▶ Instructions for the task: What are the lines, copied exactly, from the one containing "phylum: Chordata" through the last line of the records below, both included?

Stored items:
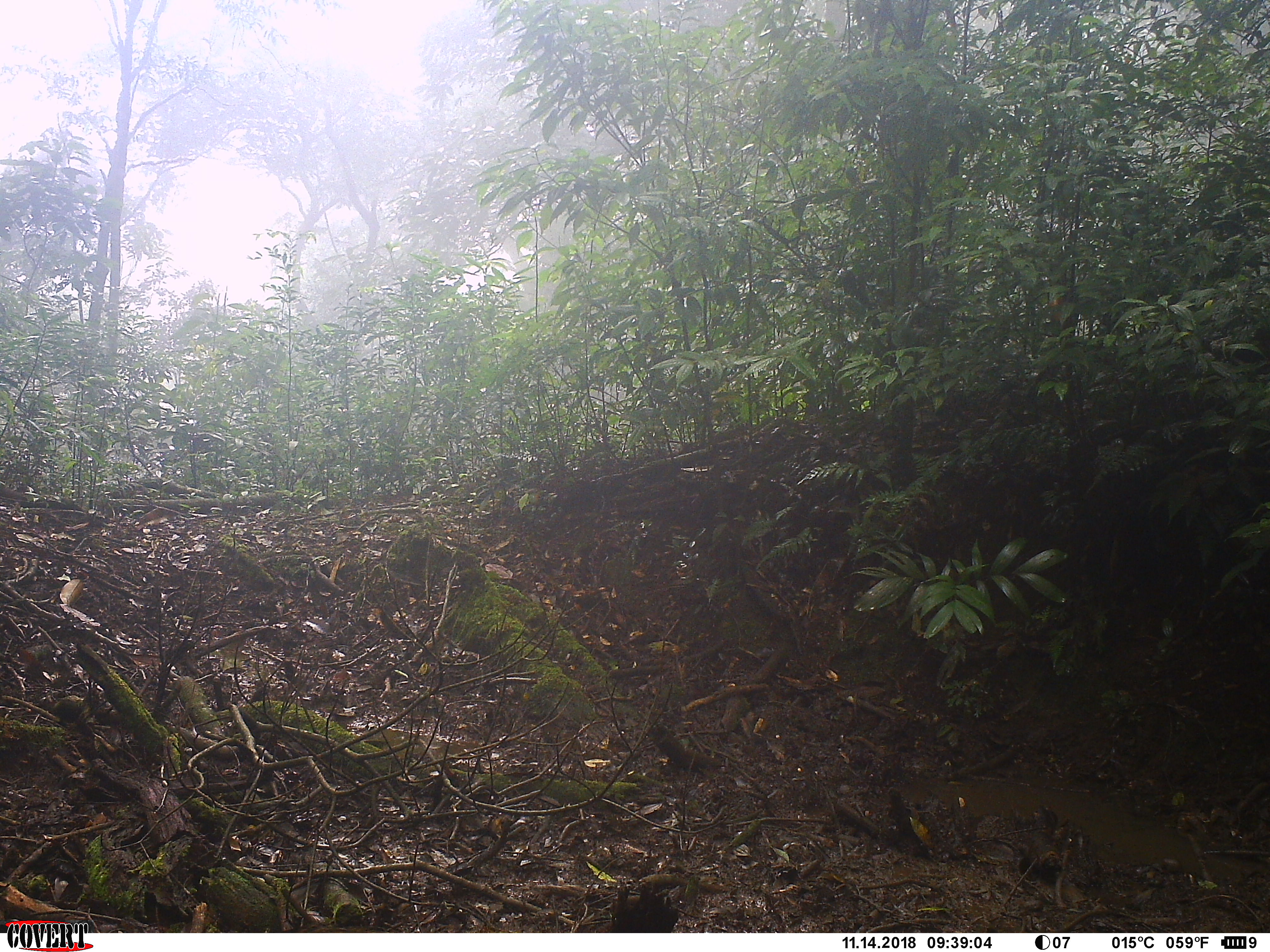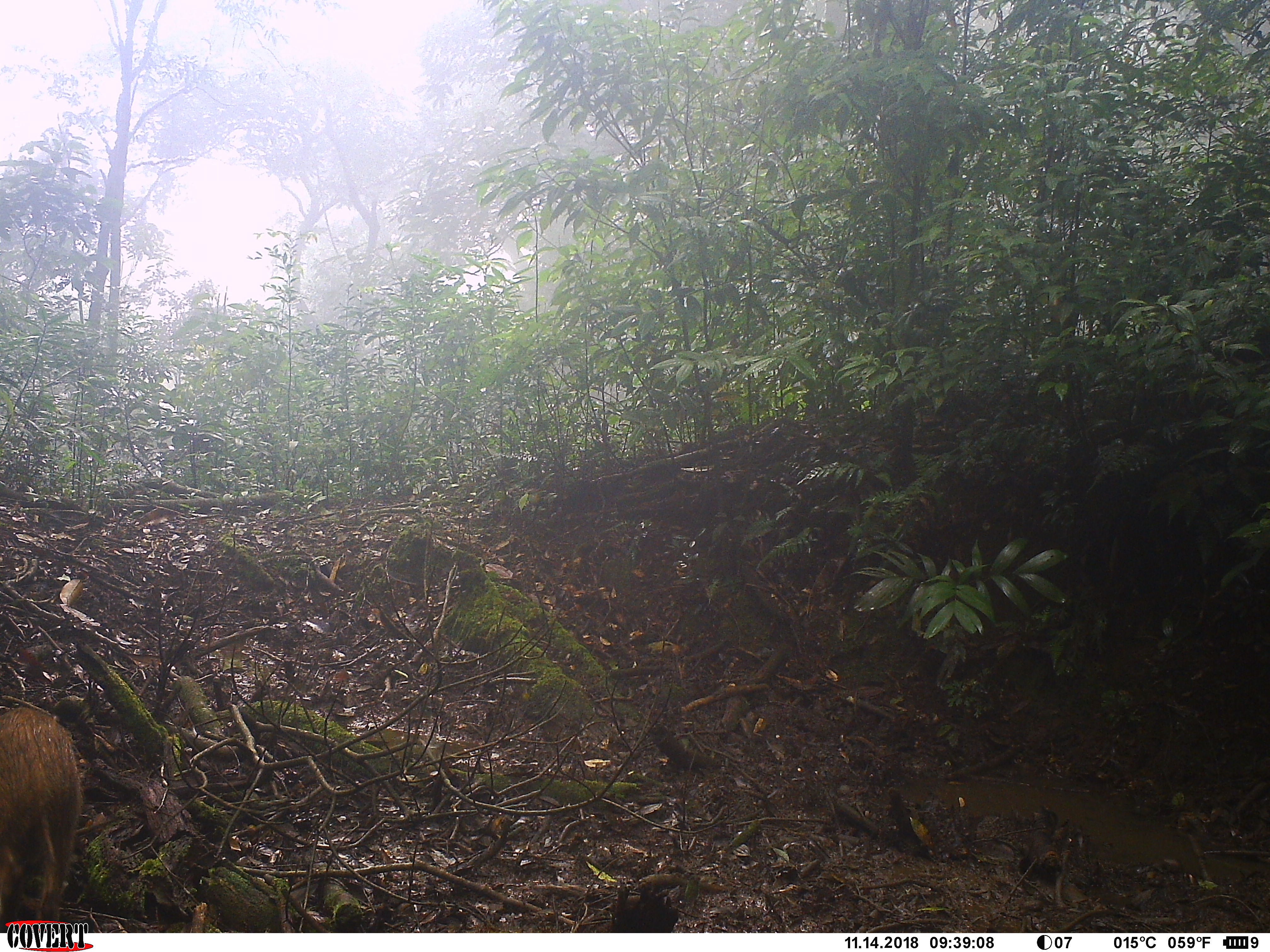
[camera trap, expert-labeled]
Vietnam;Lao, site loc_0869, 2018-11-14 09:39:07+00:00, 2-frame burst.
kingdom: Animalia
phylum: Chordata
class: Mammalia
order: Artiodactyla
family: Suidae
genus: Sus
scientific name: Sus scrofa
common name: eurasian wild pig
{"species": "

▶ Task result:
phylum: Chordata
class: Mammalia
order: Artiodactyla
family: Suidae
genus: Sus
scientific name: Sus scrofa
common name: eurasian wild pig
{"species": "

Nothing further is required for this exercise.